───── Page

Although 'Rain Dances' is not as commercial as some people give it credit, it does have a few flaws. Firstly, the album feels quite directionless, as if the band are once again trying to find their sound with their new bandmates. Secondly, all the instrumentals lumped at the end of the album does not help, as it makes the album feel lopsided. Finally, I can't quite put my finger on why these tracks sound generally less interesting than those on previous albums. The great musicianship is there but the compositions really don't excite me, although in my opinion, First Light is just as amazing as anything the band ever did. There are enough good moments to make this album a worthwhile listen, but this is a band on decline.

Review by friso
2 stars Camel - Rain Dances (1977)

Camel is one of my favorite symphonic progressive rock bands. The band arrived late in the scene with their excellent (but not yet masterful) debut in '73. After a string of four great albums the band found it's Waterloo with this release from '77. With some of the tasteful composition qualities still around the band gave in to up-coming sympho-pop standards of it's time. Perhaps a logical step for a band that has had to cope with financial difficulties and the usual problems with record companies. However, this results in an album that's a bit of a mixed bag, with an emphasis on the less interesting material (for fans of progressive rock that is). The sterile 'somewhere out there' sound of the album doesn't help either.

──────────
───── Rows

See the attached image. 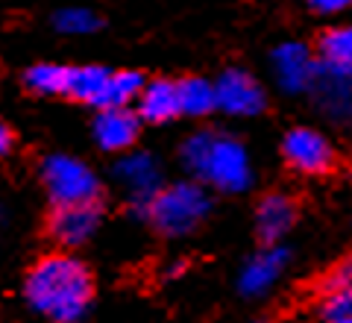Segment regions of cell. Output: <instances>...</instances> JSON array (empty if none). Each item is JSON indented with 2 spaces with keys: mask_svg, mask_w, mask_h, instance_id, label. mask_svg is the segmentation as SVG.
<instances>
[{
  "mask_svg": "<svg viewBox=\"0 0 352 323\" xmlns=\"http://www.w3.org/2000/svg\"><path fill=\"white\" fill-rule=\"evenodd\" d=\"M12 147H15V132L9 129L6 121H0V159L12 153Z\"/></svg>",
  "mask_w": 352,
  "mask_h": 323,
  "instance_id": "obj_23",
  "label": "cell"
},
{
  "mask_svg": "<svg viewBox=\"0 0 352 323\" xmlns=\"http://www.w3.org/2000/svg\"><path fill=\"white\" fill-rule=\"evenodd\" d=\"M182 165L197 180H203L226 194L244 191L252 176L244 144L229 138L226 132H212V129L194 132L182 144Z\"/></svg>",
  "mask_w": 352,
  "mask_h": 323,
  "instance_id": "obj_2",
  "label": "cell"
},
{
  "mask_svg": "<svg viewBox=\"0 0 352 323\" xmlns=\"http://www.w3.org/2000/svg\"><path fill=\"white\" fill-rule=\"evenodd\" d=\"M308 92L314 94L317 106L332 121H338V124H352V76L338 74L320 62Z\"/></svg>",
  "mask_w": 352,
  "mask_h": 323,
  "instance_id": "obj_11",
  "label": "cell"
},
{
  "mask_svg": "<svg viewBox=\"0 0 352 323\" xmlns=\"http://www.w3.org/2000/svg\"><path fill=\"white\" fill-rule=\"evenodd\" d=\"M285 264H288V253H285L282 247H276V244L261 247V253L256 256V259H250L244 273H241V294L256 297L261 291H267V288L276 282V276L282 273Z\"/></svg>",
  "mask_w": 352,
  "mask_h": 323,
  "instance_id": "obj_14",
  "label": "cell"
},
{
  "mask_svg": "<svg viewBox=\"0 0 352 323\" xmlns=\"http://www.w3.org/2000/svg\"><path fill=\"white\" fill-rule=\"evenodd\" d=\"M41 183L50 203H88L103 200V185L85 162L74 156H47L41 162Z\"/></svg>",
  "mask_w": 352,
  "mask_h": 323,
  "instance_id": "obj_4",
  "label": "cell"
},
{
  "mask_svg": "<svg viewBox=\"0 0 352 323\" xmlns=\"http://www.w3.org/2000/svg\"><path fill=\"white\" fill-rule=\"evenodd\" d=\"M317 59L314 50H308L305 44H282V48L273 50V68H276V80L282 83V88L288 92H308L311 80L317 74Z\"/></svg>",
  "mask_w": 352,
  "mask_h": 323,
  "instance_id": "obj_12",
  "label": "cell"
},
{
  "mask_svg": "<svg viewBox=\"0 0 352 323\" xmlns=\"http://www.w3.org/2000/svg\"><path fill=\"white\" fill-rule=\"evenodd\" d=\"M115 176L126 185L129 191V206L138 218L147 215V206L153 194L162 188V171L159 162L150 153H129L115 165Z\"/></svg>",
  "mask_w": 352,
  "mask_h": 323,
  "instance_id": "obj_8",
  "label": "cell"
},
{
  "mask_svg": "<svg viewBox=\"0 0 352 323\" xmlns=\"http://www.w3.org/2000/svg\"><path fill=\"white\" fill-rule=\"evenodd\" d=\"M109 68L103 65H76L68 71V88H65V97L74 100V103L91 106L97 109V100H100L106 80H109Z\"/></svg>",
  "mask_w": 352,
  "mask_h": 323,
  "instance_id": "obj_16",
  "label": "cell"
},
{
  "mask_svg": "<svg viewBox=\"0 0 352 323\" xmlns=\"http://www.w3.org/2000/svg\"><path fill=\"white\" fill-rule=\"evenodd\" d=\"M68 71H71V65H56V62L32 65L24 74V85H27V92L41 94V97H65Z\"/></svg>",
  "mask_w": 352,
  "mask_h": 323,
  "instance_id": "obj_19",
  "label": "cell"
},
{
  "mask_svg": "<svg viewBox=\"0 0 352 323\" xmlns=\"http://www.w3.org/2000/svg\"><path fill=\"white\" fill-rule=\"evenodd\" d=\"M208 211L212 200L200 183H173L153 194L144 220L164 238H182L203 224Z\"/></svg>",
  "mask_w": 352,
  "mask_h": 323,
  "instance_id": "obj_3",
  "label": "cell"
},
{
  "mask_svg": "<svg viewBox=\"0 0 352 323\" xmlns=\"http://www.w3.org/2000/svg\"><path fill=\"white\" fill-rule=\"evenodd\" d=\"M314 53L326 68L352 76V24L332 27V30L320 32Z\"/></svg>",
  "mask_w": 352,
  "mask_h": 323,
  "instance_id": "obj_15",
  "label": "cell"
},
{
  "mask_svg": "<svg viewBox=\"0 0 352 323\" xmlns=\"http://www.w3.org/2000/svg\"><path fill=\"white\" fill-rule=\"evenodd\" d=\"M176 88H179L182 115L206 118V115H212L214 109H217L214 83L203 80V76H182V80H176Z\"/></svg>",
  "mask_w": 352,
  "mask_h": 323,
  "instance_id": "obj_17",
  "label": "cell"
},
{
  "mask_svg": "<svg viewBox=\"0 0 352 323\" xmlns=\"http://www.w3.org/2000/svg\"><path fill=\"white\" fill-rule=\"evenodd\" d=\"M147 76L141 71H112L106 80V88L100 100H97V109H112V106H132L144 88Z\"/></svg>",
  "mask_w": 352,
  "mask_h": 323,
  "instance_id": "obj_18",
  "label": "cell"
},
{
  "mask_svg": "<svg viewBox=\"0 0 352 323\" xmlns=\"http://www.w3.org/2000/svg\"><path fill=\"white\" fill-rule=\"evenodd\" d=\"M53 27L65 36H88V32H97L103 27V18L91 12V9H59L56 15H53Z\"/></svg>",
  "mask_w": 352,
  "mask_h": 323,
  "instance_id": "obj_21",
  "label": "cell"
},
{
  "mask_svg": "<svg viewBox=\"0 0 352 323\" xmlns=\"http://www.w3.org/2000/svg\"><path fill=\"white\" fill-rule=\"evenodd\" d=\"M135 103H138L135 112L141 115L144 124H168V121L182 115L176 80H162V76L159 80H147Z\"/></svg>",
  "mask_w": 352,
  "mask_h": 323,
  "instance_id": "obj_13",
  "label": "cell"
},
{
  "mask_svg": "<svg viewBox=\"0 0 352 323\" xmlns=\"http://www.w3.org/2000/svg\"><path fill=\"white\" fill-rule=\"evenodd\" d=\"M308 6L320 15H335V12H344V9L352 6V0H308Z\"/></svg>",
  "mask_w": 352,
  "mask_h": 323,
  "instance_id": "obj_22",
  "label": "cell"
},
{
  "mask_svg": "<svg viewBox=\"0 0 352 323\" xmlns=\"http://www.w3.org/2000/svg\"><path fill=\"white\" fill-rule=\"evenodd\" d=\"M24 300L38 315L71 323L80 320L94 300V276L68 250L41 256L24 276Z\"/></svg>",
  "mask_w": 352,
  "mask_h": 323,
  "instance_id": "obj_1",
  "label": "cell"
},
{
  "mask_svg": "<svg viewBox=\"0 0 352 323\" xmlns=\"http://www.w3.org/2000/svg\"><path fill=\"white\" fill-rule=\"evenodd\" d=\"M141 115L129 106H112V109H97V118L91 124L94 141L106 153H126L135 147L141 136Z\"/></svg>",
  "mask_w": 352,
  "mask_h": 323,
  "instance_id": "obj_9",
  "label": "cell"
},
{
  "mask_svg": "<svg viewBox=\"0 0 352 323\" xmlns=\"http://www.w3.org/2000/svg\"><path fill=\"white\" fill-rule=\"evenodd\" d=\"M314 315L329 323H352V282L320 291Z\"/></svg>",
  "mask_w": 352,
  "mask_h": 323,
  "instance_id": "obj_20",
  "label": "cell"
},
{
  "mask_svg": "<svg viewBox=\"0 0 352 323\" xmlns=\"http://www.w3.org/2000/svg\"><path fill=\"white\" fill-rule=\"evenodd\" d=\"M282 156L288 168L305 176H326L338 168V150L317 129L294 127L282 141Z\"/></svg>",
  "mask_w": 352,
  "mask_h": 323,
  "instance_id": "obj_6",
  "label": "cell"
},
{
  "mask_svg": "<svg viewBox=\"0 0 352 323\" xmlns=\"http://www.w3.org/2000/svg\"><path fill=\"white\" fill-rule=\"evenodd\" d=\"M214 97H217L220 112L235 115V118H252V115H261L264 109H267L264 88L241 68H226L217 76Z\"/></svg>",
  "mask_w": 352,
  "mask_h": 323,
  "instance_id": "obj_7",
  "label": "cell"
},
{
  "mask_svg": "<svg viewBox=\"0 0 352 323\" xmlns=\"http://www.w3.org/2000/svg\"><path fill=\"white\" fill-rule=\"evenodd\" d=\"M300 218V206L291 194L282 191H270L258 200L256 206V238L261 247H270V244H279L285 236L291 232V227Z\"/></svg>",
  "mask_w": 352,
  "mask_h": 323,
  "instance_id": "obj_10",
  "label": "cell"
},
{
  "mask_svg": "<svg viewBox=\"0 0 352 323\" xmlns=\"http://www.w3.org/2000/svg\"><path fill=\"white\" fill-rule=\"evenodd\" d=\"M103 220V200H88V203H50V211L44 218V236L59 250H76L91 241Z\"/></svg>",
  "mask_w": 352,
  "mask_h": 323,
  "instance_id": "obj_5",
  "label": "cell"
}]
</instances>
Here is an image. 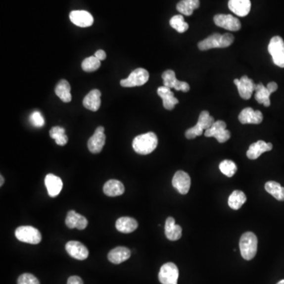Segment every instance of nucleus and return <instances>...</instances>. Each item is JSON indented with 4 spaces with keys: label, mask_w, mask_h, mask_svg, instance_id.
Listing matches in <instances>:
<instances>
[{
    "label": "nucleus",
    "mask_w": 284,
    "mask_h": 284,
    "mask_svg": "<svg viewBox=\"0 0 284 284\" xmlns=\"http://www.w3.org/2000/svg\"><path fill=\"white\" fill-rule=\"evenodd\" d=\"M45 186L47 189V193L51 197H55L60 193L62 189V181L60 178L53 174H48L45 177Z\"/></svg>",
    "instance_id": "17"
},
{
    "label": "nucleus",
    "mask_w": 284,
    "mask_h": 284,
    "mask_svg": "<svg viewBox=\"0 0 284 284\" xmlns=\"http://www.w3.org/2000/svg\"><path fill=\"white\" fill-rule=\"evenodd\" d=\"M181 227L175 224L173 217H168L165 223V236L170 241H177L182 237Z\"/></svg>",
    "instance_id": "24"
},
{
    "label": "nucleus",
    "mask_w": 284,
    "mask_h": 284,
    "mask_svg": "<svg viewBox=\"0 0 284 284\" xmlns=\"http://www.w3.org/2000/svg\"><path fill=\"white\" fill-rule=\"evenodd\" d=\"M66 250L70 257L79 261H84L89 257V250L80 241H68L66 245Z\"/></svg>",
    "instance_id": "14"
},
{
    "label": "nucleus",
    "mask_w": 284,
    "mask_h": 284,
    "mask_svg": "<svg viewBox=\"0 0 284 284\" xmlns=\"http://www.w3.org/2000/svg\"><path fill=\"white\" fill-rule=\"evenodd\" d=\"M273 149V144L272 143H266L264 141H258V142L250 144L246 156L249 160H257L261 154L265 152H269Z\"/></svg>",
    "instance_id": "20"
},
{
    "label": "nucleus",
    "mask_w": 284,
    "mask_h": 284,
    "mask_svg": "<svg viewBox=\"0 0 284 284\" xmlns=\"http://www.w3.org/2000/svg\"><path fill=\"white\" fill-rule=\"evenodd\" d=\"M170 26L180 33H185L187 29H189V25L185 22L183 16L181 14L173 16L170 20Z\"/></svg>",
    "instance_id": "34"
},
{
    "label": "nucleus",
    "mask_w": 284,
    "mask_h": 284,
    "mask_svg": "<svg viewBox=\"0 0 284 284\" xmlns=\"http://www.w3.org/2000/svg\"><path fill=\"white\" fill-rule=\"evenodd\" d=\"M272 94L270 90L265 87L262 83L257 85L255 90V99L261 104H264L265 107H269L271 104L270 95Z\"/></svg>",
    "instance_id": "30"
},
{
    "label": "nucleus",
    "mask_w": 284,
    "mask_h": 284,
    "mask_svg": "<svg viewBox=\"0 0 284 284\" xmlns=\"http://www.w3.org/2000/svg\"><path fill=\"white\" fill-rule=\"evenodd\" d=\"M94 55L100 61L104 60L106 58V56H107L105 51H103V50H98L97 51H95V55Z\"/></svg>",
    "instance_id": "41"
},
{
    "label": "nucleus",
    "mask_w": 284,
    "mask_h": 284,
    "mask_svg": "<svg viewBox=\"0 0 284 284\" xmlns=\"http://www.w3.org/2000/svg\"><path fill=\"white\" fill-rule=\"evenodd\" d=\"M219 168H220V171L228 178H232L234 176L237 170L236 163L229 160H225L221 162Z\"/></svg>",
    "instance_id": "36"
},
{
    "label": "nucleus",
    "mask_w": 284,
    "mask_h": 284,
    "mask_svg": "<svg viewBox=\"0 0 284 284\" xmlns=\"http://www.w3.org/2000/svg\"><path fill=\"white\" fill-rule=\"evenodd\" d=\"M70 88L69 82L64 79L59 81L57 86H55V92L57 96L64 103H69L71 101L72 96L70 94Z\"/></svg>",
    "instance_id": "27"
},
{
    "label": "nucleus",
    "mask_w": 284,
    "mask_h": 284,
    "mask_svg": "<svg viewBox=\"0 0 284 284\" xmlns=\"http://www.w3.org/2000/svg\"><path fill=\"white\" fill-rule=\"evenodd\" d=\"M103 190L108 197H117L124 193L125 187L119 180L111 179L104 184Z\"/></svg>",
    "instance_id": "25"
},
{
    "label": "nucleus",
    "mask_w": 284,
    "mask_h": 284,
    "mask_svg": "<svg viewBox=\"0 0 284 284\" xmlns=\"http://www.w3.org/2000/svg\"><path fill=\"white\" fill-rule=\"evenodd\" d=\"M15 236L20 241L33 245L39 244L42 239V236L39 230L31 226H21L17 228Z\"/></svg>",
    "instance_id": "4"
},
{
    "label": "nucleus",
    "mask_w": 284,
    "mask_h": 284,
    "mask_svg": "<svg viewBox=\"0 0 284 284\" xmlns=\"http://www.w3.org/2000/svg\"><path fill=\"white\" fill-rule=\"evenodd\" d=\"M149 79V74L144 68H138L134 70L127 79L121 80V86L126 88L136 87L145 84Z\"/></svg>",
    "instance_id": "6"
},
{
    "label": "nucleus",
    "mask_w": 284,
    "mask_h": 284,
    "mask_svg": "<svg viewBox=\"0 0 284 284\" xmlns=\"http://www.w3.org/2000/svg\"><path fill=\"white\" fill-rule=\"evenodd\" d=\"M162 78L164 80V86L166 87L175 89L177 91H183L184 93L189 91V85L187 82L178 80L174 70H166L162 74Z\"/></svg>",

──────────

**What you need to do:**
(A) Write out everything in the Rain Dances review from "Review by friso" down to "doesn't help either.", replacing "Waterloo" with "undoing".
(B) Extend the Rain Dances review, continuing on from its final sentence.
This material has no connection to the Rain Dances review.

**Expected answers:**
(A)
Review by friso
2 stars Camel - Rain Dances (1977)

Camel is one of my favorite symphonic progressive rock bands. The band arrived late in the scene with their excellent (but not yet masterful) debut in '73. After a string of four great albums the band found it's undoing with this release from '77. With some of the tasteful composition qualities still around the band gave in to up-coming sympho-pop standards of it's time. Perhaps a logical step for a band that has had to cope with financial difficulties and the usual problems with record companies. However, this results in an album that's a bit of a mixed bag, with an emphasis on the less interesting material (for fans of progressive rock that is). The sterile 'somewhere out there' sound of the album doesn't help either.

(B)
The opening track 'First Light' still captures the momentum of the tame but beautiful and intelligent 'Moon Madness'-album of the year before. We get to listen to well recorded, adventurous instrumental sounds and nice composition. After that the musical properties decline at a fast rate with a string of less interesting songs with mediocre song-writing with semi-interesting instrumental passages. 'Metrognome' has an irritating vocal couplet theme that sounds a bit childish. On side two Camel regains my interest with 'Unevensong' that has slightly more to offer for fans of symphonic progressive rock. After that I find 'One of these days I'll get an early night' particularly hard to digest because of it's supermarket atmosphere. This time Latimer can't save the track with a good guitar solo, that he should have played on another song that's worthwhile in it's totality. 'Elke' is a slow ambient symphonic track with some nice flutes, somehow I feel that this song would have fitted on a more emotionally driven album. In this setting it sounds a bit meaningless and out of place. 'Skylines' is another instrumental track, this times more in the vain of the Camel style we know. To bad non of the melodies are interesting, as if it was written to be on the background. Finally, the title track 'Rain Dances' opens with a rendition of the main theme of the opening track in a dated symphonic fashion. A weak ending track.

Conclusion. This is the kind of record that does not have enough good moments to compensate for its weak moments. Only 'First Light' and 'Unevensong' are good enough to be mentioned here. To be honest with you, I prefer the up-coming 'Breathless' album because that album actually does have songs that really touch me and this album passes me by without notice. I have to give a two star rating here and I'm not going to put this record in my collection.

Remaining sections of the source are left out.